Ликующая толпа не замечает или даже приветствует самопожертвование участников плавучего парада ради (загадочных) идеологических лозунгов. Судьба отдельно взятого человека тонет в массовом зрелище, что можно истолковать как констатацию отчуждения человека в социализме или в современности в целом[93]. Рассказ кончается словесной игрой, которую можно истолковать в том же ключе: когда вторая половина идеологического послания номер двадцать шесть исчезает, а запятая (Иван) тонет, образуется новый смысл – стирание личности:
ОДНИМ ИЗ ВАЖНЕЙШИХ ВОПРОСОВ СОВРЕМЕННОГО ЦЕЛЕВОГО СТРОИТЕЛЬСТВА БОРО ЯВЛЯЛСЯ Я[94]
Как видно на примере «Заплыва», если говорить о второй, «интертекстуальной» тенденции внутри московского концептуализма, размышления над условиями создания искусства как такового составляли лишь один из ее элементов – и для этой второй тенденции он был не самым характерным. Поскольку настоящая книга посвящена творчеству Владимира Сорокина, который вошел в кружок московских концептуалистов в середине 1970‐х годов, разговор об интертекстуальной и стилистической игре с целыми дискурсивными пластами, например дискурсами классической русской литературы или советского соцреализма, здесь более уместен. Лев Данилкин и Петер Дойчман называют это явление «метадискурсом» и «метадискурсивностью» (Metadiskursivität)[95], отмечая, что московские концептуалисты отсылают скорее к коллективным стереотипам, чем к единственному конкретному интертексту. Михаил Эпштейн в опубликованной им в 1995 году монографии «После будущего: парадоксы постмодернизма и современная русская культура» (After the Future: The Paradoxes of Postmodernism and Contemporary Russian Culture) писал:
Концептуализм чужд такой локализации, социальной или психологической, вычленяемые им структуры и стереотипы принадлежат не конкретному сознанию, а сознанию вообще, авторскому в той же степени, что и персонажному. Поэтому концептуальные произведения никак нельзя занести в разряд юмористических или иронических, где автор устанавливает некую дистанцию между собой (или, что то же самое, областью идеала) – и осмеиваемой действительностью[96].

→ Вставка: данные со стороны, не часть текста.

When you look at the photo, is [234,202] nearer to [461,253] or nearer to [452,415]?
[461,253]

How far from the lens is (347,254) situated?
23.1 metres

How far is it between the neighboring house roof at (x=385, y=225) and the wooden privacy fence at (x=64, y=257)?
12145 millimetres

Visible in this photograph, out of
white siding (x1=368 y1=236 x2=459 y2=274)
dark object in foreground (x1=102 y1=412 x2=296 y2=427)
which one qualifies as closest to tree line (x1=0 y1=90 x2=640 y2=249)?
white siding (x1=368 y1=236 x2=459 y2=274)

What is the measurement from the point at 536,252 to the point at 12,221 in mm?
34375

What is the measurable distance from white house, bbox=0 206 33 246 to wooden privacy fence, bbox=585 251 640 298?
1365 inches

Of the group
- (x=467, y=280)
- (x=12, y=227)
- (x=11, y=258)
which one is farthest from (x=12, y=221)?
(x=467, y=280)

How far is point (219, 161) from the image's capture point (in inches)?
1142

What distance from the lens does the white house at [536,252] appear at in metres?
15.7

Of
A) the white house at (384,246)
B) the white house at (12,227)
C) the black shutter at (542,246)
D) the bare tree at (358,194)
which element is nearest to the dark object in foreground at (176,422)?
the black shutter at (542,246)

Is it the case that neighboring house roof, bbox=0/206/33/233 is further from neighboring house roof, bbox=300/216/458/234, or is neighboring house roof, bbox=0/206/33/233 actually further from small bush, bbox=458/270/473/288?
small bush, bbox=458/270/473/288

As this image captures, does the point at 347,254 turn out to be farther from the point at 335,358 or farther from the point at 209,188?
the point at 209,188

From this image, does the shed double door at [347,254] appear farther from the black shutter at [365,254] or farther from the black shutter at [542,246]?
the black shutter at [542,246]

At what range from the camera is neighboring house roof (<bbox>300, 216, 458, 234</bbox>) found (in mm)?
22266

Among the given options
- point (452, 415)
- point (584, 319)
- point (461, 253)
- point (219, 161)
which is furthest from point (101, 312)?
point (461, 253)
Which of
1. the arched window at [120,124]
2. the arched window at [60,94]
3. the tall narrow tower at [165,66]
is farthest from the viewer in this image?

В большинстве случаев главным источником и интертекстом для московских концептуалистов 1970‐х и начала 1980‐х годов оказывается соцреализм, что иллюстрирует выведенная Александром Генисом квазиматематическая формула: «Русский постмодернизм = авангард + соцреализм»[97]. «Воспроизведение» штампов соцреализма позволяет считать московский концептуализм ближайшим родственником соц-арта, особенно в интерпретации Виталия Комара (род. 1943) и Александра Меламида (род. 1945), которые к концу 1970‐х годов уже эмигрировали в США[98]. А поскольку Сорокин вдохновлялся и тем и другим[99], я предлагаю выделять в его творчестве две линии концептуалистских влияний – «концептуализм соц-арта» и «белый концептуализм».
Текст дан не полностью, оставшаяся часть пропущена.